Coronavirus passport trials are taking place at Heathrow this week to test technology to let people travel the globe without risk of being quarantined.

Passengers on United Airlines and Cathay Pacific are trying out an app called the CommonPass.

The phone software is a digital health pass which can hold a certified COVID-19 test status or show someone has been vaccinated in future in a way designed to satisfy various governments’ different regulations.

It has been launched by non-profit trust Commons Project Foundation, part of the World Economic Forum, in the hope of it will end the days of flyers producing bits of paper, often in different languages.

The tech is very much at the trial stage using volunteers on flights between London, New York, Hong Kong and Singapore under government observation.

But it is seen as a longer-term measure to allow air travel to return to something like pre-coronavirus levels. 

However, it is reliant on Governments around the world accepting test results from ‘certified’ laboratories in other countries and allowing those with negative results to enter freely on their say-so.
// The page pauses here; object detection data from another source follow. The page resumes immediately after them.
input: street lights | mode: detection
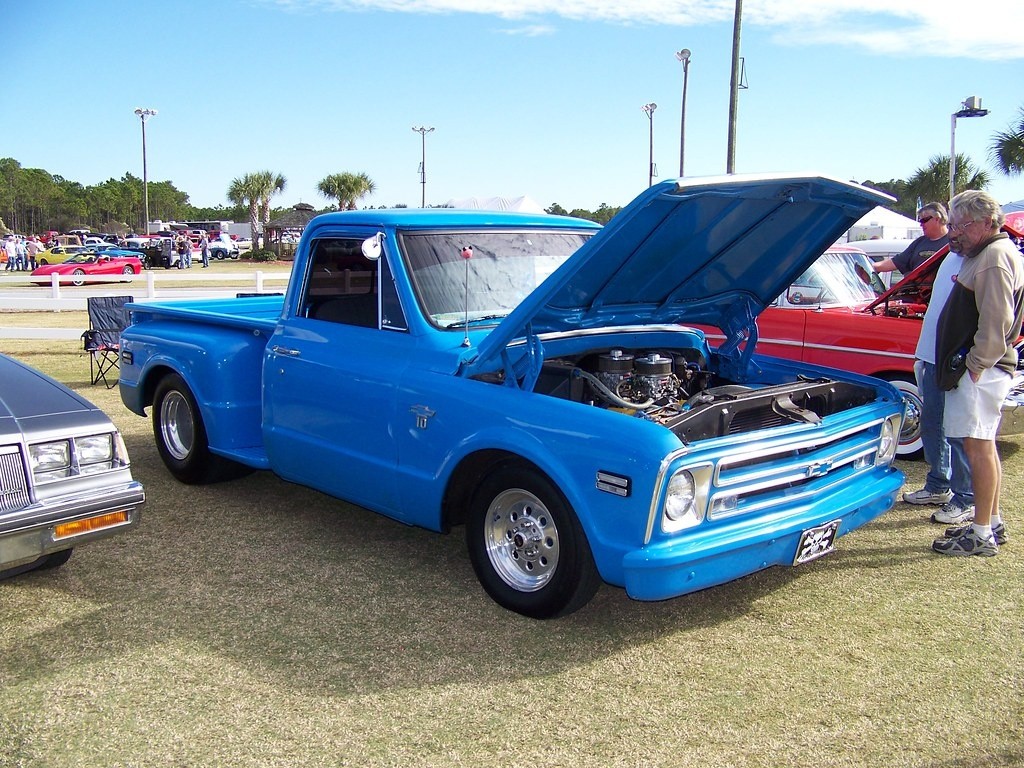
[949,93,990,201]
[674,48,692,178]
[642,101,658,189]
[134,107,157,235]
[410,125,436,210]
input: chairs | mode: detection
[308,295,367,327]
[84,257,94,264]
[79,296,134,390]
[53,249,60,254]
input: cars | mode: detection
[3,230,123,247]
[34,245,111,267]
[85,243,146,266]
[237,237,253,249]
[0,354,147,574]
[672,209,1024,460]
[839,238,922,292]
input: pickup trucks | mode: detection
[118,171,908,625]
[119,229,239,270]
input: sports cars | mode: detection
[29,249,143,287]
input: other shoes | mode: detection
[188,266,191,268]
[5,268,35,272]
[201,265,209,268]
[178,268,185,269]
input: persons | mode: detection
[171,234,193,269]
[121,234,127,247]
[5,236,54,272]
[872,203,950,292]
[902,212,975,523]
[198,234,211,267]
[932,191,1024,556]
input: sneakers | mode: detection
[944,523,1007,545]
[932,524,998,558]
[900,487,955,506]
[930,502,975,525]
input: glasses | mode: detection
[947,223,952,230]
[919,213,938,223]
[951,215,990,231]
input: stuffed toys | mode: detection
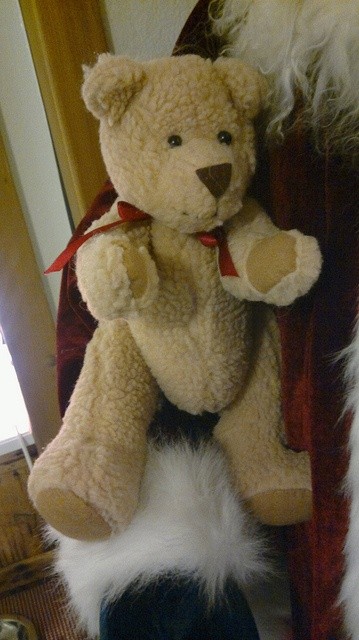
[26,53,323,542]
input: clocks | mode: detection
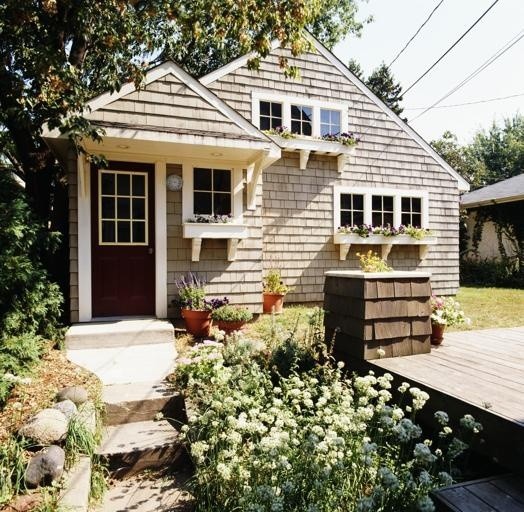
[166,174,183,192]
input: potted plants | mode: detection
[262,269,288,313]
[216,306,253,335]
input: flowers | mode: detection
[174,272,229,310]
[430,294,470,325]
[338,223,432,240]
[261,126,360,146]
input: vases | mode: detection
[181,309,213,338]
[430,325,447,346]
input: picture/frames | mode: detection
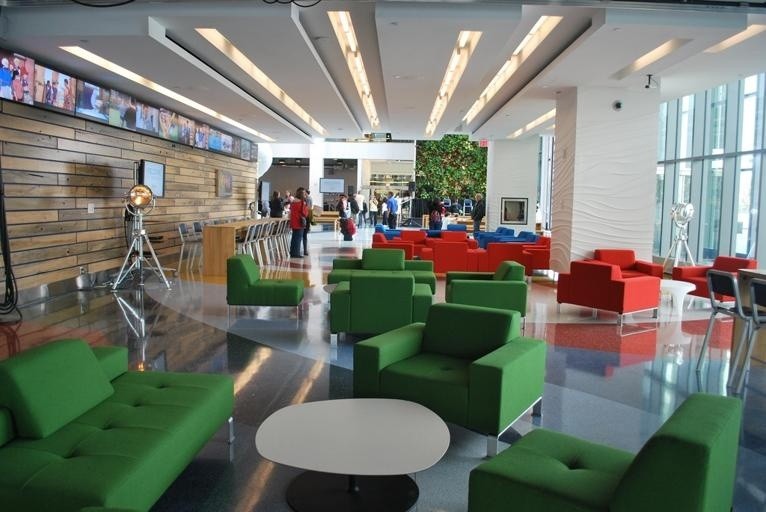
[500,196,529,226]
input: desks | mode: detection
[657,279,696,308]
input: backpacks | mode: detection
[429,211,440,222]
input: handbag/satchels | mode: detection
[346,218,356,235]
[299,217,306,227]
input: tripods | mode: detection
[110,216,177,290]
[663,229,697,268]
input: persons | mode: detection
[426,198,444,230]
[470,193,485,234]
[269,190,284,219]
[0,56,149,132]
[336,189,399,241]
[282,186,318,259]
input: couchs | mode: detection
[673,256,757,305]
[1,338,241,511]
[372,223,552,276]
[585,249,664,282]
[353,303,546,459]
[556,260,661,325]
[468,391,744,512]
[326,247,528,341]
[225,253,307,323]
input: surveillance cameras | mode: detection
[613,101,623,110]
[645,82,657,88]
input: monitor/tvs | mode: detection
[138,158,166,197]
[320,177,345,194]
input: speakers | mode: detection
[347,186,353,195]
[409,181,415,191]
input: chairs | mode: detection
[310,210,345,232]
[175,214,296,275]
[442,198,451,216]
[695,269,766,395]
[462,199,473,216]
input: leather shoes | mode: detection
[290,255,304,258]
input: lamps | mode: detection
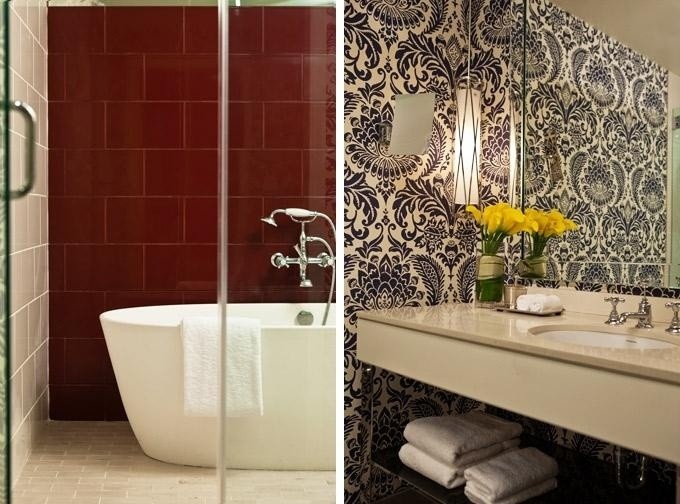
[453,78,483,205]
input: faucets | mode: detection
[619,300,654,328]
[299,277,313,288]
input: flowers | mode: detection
[466,202,537,255]
[524,205,578,255]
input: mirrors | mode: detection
[520,0,679,301]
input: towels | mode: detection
[397,407,563,501]
[178,316,269,418]
[516,292,564,314]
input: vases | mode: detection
[525,253,549,279]
[473,254,505,309]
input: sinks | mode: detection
[528,324,680,349]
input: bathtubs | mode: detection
[99,303,336,472]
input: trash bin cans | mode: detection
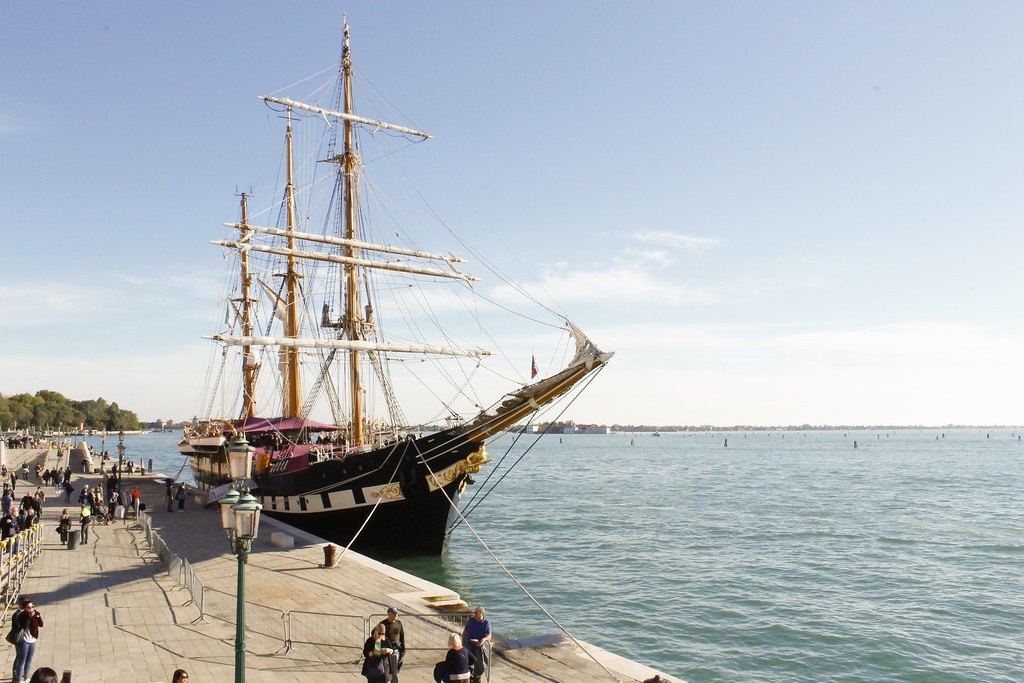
[67,530,81,550]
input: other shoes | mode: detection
[63,541,65,544]
[179,509,183,513]
[168,509,174,512]
[80,542,84,545]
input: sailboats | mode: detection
[171,7,617,557]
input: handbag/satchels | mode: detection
[5,611,24,645]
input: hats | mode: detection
[387,607,399,614]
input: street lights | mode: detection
[100,426,106,462]
[215,431,264,683]
[116,430,127,502]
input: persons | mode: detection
[127,459,134,476]
[112,464,118,475]
[316,436,330,445]
[81,457,89,473]
[79,504,91,545]
[372,608,405,683]
[11,597,43,683]
[58,509,71,545]
[446,633,477,683]
[81,476,118,525]
[132,486,139,504]
[0,460,46,554]
[105,449,110,460]
[361,623,394,683]
[8,434,40,449]
[29,667,57,683]
[43,466,75,504]
[172,669,188,683]
[462,606,492,683]
[167,484,175,512]
[175,482,187,512]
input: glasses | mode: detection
[376,631,385,636]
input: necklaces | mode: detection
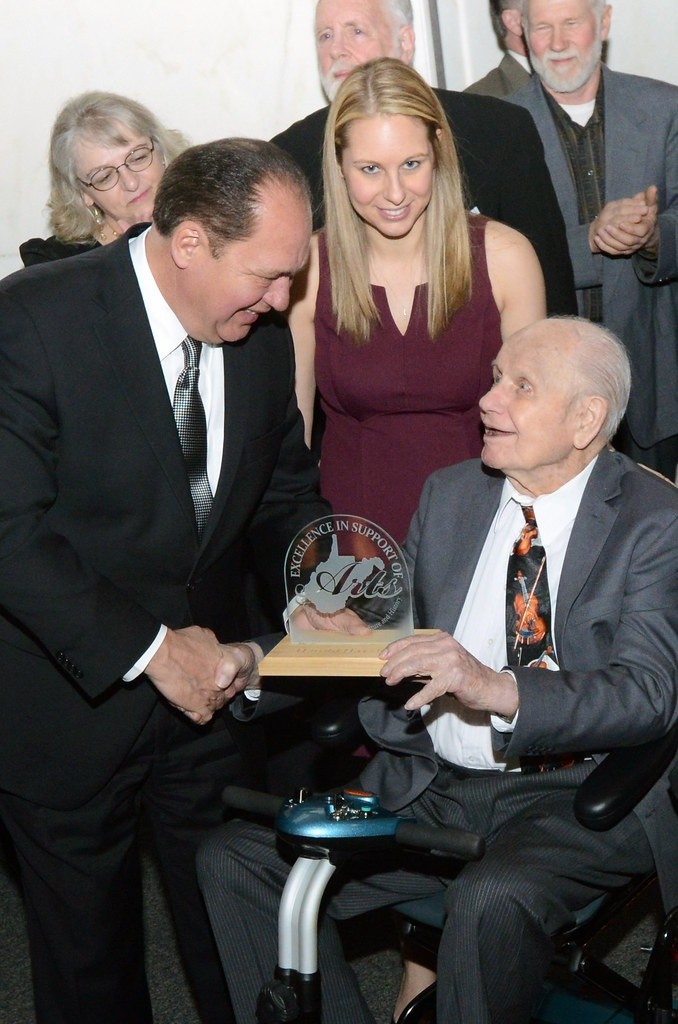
[104,218,121,237]
[384,279,421,316]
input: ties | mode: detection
[504,505,571,771]
[172,336,212,532]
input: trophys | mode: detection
[257,514,417,675]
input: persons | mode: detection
[516,2,678,477]
[203,317,678,1024]
[272,0,579,327]
[285,58,548,748]
[459,1,533,103]
[0,136,330,1024]
[22,96,204,265]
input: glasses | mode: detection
[75,138,155,192]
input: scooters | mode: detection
[258,678,678,1024]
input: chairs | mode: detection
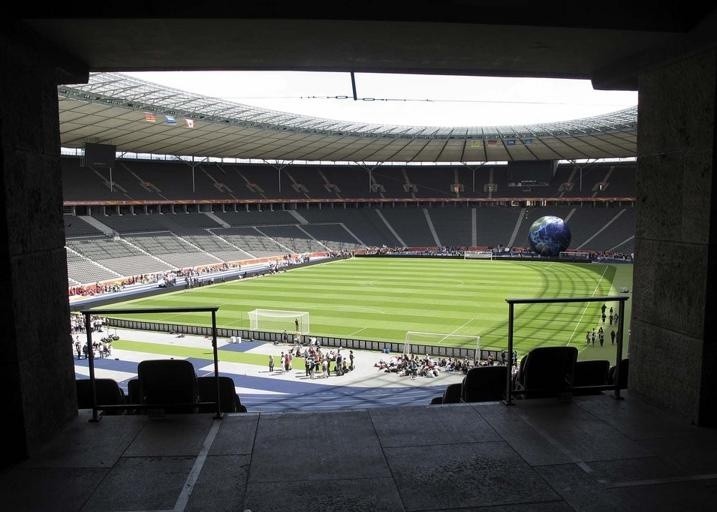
[336,161,636,264]
[429,343,628,404]
[74,355,248,415]
[61,155,230,294]
[230,163,336,281]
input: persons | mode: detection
[70,312,113,359]
[586,304,621,346]
[374,350,518,387]
[269,318,355,379]
[68,247,355,296]
[362,242,634,264]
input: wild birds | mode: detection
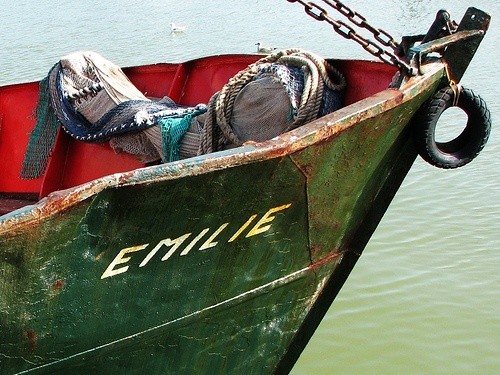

Dr Bradley Perkins, chief medical officer of The Commons Project, said: ‘Without the ability to trust COVID-19 tests – and eventually vaccine records – across international borders, many countries will feel compelled to retain full travel bans and mandatory quarantines for as long as the pandemic persists.

‘With trusted individual health data, countries can implement more nuanced health screening requirements for entry.’ 

It comes as hopes for a UK airport testing breakthrough this week look set to be dashed after ministers decided to launch another review of the issue.